Excerto do texto
----
Dom Ponciano | Um português suave em três mosqueteiros
“Há situações que os homens captam com o instinto, mas são incapazes de comentar com a inteligência. O maior poeta, neste caso, é aquele que solta o grito mais veemente e espontâneo. As pessoas tomam esse grito por um relato completo, e têm motivos para se contentarem com isso, e mais motivos ainda para julgarem-lo sublime quando é autêntico.“ Alexandre Dumas
"Unus pro omnibus, omnes pro uno" é uma frase escrita em latim cujo significando em português é "Um por todos, todos por um" . Toda a gente a conhece por ser o lema dos Três Mosqueteiros no eterno romance de Alexandre Dumas. Esta frase é também o lema da Suíça, mas neste último caso a explicação talvez tenha a ver com chocolates ou então com contas bancárias ;)
No início da história (passei muitos dias da minha infância ansiando por ver os episódios que no inicio da década de 90 passavam na RTP), D'Artagnan chega a Paris, vindo da Gasconha e envolve-se em três duelos distintos com os três mosqueteiros Athos, Porthos e Aramis. Os quatro tornam-se amigos tão íntimos que, quando D'Artagnan passa a ser aprendiz de mosqueteiro, cada um desses seus amigos ia assumindo, à vez, o dever da sua guarda. As ousadas aventuras dos quatro camaradas acontecem por entre intrigas na corte francesa envolvendo o poderoso cardeal Richelieu.
----
Pode reproduzir na íntegra o texto acima sobre Os Três Mosqueteiros, sem alterar nada? A listagem não tem qualquer papel nisto.

Excerto da listagem
----
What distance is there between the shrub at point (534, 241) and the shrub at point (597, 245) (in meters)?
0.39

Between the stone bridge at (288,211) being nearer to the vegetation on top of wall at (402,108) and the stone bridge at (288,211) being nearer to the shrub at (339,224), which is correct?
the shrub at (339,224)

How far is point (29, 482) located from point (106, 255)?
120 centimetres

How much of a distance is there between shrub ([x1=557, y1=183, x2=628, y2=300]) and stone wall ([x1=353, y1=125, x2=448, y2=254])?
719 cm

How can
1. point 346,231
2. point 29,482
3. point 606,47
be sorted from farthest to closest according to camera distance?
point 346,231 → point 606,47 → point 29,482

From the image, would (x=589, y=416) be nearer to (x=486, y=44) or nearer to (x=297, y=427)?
----
Solução completa
Dom Ponciano | Um português suave em três mosqueteiros
“Há situações que os homens captam com o instinto, mas são incapazes de comentar com a inteligência. O maior poeta, neste caso, é aquele que solta o grito mais veemente e espontâneo. As pessoas tomam esse grito por um relato completo, e têm motivos para se contentarem com isso, e mais motivos ainda para julgarem-lo sublime quando é autêntico.“ Alexandre Dumas
"Unus pro omnibus, omnes pro uno" é uma frase escrita em latim cujo significando em português é "Um por todos, todos por um" . Toda a gente a conhece por ser o lema dos Três Mosqueteiros no eterno romance de Alexandre Dumas. Esta frase é também o lema da Suíça, mas neste último caso a explicação talvez tenha a ver com chocolates ou então com contas bancárias ;)
No início da história (passei muitos dias da minha infância ansiando por ver os episódios que no inicio da década de 90 passavam na RTP), D'Artagnan chega a Paris, vindo da Gasconha e envolve-se em três duelos distintos com os três mosqueteiros Athos, Porthos e Aramis. Os quatro tornam-se amigos tão íntimos que, quando D'Artagnan passa a ser aprendiz de mosqueteiro, cada um desses seus amigos ia assumindo, à vez, o dever da sua guarda. As ousadas aventuras dos quatro camaradas acontecem por entre intrigas na corte francesa envolvendo o poderoso cardeal Richelieu.